**Passage to read:**
=== Section Start ===

Avoid being politicized. Don't be seen to take sides with one stakeholder group against another. Your role also implies that you can be proactive and have some say as lead negotiator.- Give people time to digest new ideas. Even if they understand the ideas straight away, they need time to ask questions about them, consider implications, and make them their own. (Implications in particular take time to identify.)
Some people instinctively reject new ideas, but they can come around if given time and the opportunity to discuss it again later on. Unless they offer immediate agreement based on a sound understanding of the idea, it's often a good to let them think it through. And even if they do immediately agree, it could be wise to let them reflect on it rather than make an impulsive commitment.- Make sure you keep good notes of everything, e.g. a detailed diary. Your assessor may ask you to verify your work from them. (In some cultures, it may be best to make your notes in private.) Write your results down, saying what you achieved.
Report the benefits of the consultation. A common weakness is to report that it was done, but not any worthwhile result.
- Did you ascertain whether you will meet real needs?

=== Section End ===

**Material shown:**
=== Section Start ===

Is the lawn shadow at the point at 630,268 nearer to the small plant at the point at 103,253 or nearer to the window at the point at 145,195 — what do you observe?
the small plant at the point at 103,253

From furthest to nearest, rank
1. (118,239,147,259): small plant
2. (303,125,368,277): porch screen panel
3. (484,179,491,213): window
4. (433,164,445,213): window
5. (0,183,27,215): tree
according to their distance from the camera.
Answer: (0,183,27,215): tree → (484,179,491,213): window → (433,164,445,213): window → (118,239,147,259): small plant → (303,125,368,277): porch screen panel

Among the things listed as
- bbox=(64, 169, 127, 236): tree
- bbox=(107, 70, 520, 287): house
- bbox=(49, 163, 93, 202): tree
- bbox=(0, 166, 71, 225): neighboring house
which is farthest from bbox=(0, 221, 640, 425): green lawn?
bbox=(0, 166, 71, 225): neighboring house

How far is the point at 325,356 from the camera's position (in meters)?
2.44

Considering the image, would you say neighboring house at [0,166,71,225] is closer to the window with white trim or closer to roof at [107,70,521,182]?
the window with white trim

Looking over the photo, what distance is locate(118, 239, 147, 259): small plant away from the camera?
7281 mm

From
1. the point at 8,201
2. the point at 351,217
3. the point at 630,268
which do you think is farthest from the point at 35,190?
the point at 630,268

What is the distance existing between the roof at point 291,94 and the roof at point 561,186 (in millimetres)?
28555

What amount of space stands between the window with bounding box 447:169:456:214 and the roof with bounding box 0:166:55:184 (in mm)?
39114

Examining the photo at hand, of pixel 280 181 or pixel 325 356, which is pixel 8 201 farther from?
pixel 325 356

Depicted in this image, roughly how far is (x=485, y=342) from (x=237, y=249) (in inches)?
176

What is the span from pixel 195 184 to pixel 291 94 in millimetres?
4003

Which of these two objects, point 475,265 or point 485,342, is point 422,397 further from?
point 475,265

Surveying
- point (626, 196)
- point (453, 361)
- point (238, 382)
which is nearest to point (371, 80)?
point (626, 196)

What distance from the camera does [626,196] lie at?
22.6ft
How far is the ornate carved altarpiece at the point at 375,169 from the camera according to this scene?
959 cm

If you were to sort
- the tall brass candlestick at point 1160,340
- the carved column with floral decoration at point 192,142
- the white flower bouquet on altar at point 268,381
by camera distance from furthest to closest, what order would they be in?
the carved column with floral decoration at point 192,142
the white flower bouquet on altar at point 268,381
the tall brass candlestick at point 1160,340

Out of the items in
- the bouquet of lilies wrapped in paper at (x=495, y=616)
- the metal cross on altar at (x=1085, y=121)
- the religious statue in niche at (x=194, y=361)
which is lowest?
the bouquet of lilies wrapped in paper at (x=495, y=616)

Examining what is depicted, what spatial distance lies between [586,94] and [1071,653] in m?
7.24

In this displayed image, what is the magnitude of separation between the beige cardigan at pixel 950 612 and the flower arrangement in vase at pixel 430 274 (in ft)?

=== Section End ===

**Exercise instructions:**
1 - From the consultation advice, please return the text starting at "Report the benefits" and ending at "meet real needs?".
2 - According to the consultation advice, what is a common weakness when reporting on the consultation?

**Answers for each item:**
1 -
Report the benefits of the consultation. A common weakness is to report that it was done, but not any worthwhile result.
- Did you ascertain whether you will meet real needs?

2 - Reporting that the consultation was done but not any worthwhile result.